GELLERMAN: How much food are you stocking up?

SOPHIAZOE: We have a year’s supply of food.

GELLERMAN: A year’s supply?

SOPHIAZOE: A year’s supply. And here’s my reasoning, okay? Computer models show that if a pandemic happens – and that is still in this point and time a big “if” – when we hit the three-month mark then the illnesses and the deaths will start tapering off. Well, we’re not going to be able to just pick our lives up where we dropped them off. I mean, I work in the tourist industry. I’m going to be unemployed. So, I bought food not only to get us through the pandemic period, but also the period where I’m going to be unemployed.
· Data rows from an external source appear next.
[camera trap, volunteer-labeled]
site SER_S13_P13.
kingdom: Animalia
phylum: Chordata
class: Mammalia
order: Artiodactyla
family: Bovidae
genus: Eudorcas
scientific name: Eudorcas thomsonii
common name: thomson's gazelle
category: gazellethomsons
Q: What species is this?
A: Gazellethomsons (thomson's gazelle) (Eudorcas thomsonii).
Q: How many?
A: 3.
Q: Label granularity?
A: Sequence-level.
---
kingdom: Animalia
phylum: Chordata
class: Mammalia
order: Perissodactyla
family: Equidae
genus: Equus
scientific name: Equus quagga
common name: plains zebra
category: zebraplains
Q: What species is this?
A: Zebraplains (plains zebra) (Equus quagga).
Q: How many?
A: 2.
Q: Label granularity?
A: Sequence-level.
GELLERMAN: It seems to me, you know, that you can prepare physically for this. You can have your gas masks and so on. But psychologically, how do you prepare for something like this?

SOPHIAZOE: You can become overwhelmed, you can become depressed, when you’re sitting there planning on how to make sure that your children survive. Mothers especially have hard times thinking along those roads. You know, it’s like a group hug. I know that sounds so touchy-feely but that’s – it’s a cyber group hug.

GELLERMAN: Boy, if this comes to pass we’re in big trouble.

SOPHIAZOE: If it’s bad. It’s a toss of the dice. It doesn’t have to be bad. But I’d rather be prepared for the worst and hope for the best than hope for the best, then get caught with my pants down, as the saying goes.

GELLERMAN: Well, SophiaZoe, thank you very much.

SOPHIAZOE: Thank you.

GELLERMAN: SophiaZoe is the online identity of the head moderator of the website, AvianFluTalk.com.